Ralph Milner, layman, suffered at the same time and place, for relieving the said Mr Dickenson. He was born at Flacsted, in Hampshire; and had a wife and eight children living at the time of his condemnation. The judge, as it were, out of pity, advised him to go but once to [protestant government] church, that by this condescension he might escape the ignominious death of the gallows, and live for the good of his family: but Mr Milner answered with true Christian fortitude, would your lordship then advise me, for the perishing trifles of this world, or for a wife and children, to lose my God? No, my lord, I cannot approve or embrace a counsel so disagreeable to the maxims of the gospel. He was executed, therefore, according to sentence; and suffered with extraordinary courage and constancy.

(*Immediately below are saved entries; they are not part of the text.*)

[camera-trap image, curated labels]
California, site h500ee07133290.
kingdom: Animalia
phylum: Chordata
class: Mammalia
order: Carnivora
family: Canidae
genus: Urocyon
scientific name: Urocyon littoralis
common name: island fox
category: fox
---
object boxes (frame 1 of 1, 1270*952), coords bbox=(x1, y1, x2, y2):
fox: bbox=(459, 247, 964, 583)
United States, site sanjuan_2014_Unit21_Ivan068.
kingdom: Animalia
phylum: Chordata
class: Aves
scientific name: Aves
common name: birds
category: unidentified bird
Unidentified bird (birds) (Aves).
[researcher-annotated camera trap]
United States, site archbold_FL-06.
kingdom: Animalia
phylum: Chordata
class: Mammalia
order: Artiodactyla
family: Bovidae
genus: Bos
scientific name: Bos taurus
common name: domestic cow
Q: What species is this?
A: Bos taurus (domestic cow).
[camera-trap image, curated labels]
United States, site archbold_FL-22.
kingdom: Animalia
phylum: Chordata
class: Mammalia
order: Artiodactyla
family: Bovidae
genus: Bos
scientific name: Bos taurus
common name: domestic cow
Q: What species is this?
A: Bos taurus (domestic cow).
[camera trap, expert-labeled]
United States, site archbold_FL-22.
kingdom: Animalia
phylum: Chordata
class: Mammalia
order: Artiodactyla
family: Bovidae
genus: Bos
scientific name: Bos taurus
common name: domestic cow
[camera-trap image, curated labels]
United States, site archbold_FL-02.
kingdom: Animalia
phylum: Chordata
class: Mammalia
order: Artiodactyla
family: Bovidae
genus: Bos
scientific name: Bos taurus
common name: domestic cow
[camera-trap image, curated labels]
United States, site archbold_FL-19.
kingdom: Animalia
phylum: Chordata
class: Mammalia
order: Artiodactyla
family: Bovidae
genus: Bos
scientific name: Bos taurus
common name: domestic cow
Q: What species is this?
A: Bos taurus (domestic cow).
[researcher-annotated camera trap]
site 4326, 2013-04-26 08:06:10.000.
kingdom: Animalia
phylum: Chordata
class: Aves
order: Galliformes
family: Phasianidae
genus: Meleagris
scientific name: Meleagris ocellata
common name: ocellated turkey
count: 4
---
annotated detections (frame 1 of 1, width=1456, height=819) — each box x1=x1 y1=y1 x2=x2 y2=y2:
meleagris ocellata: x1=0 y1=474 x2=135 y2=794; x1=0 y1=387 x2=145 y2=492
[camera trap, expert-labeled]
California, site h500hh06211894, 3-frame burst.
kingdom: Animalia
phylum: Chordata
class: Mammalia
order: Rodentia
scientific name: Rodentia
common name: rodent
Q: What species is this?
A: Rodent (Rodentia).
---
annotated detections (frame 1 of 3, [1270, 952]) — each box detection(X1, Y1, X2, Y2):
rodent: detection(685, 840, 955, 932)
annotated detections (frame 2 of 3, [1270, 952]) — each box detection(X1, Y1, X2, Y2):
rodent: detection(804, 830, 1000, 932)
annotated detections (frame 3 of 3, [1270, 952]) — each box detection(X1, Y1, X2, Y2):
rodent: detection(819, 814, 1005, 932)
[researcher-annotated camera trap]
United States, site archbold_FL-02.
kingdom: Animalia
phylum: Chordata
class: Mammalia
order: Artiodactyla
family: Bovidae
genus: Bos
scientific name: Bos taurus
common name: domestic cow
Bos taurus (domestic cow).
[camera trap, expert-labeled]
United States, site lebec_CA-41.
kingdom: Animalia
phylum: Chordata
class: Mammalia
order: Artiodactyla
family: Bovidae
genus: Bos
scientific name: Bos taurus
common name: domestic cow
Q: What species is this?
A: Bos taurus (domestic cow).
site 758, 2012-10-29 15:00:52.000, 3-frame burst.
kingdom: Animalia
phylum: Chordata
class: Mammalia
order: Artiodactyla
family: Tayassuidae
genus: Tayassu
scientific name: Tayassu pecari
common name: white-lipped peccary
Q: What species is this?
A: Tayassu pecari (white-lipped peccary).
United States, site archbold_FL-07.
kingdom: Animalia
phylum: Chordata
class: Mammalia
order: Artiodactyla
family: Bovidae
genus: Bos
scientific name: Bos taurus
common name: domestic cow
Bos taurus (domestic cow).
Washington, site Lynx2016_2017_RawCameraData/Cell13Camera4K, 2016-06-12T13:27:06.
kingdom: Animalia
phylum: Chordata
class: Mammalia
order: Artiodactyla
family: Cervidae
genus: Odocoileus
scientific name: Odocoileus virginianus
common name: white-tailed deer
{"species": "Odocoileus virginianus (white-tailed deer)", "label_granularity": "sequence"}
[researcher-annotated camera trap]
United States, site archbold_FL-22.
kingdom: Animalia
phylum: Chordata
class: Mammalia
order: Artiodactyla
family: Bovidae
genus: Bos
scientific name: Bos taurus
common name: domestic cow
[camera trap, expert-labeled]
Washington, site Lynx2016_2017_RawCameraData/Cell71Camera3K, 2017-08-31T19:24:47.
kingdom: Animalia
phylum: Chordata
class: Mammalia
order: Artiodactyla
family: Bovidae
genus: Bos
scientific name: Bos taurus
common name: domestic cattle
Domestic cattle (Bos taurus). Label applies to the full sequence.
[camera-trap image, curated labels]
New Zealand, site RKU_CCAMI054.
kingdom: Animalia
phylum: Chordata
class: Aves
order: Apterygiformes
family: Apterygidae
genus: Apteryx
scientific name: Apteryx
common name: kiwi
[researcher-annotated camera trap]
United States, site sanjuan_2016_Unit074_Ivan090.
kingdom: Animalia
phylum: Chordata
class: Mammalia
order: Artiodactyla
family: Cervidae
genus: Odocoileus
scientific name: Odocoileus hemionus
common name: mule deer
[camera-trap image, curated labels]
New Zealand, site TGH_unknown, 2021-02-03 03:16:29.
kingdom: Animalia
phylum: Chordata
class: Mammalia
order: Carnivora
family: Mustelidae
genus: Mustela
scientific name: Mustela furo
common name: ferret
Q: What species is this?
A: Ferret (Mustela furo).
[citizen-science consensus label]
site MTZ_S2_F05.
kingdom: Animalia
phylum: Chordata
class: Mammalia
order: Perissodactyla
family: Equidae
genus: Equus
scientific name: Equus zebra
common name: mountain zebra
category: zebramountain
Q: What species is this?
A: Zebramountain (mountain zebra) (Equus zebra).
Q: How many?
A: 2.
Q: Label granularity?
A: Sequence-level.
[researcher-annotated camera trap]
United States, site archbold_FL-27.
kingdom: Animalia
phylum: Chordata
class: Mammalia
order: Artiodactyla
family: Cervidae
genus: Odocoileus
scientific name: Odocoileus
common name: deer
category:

At the same assizes, were also condemned, seven maiden gentlewomen of good families, for having received Mr Dickenson into their houses to say Mass to them. But the judge, who thought they would be sufficiently terrified by the sentence of death, gave them a reprieve, and so ordered them back to prison; at which, they all burst out into tears, and begged that the sentence of death pronounced against them, might be put in execution; and that they might die, with their ghostly father and pastor; it being just, that as they had a share in his supposed guilt, so they should be also sharers in his punishment; adding withal, that they trusted in God, that he who had given them the grace to do what they had done, would also strengthen them to suffer death with courage and constancy for the holy catholic faith.
From the Douay Diary and catalogues, from Dr. Champney's manuscript, and from a relation sent over to England, recorded by father Ribadaneira, c. 7. + Septem nobiles virgines. Champney in MSS. Ribadaneira in Appendice, c. 7.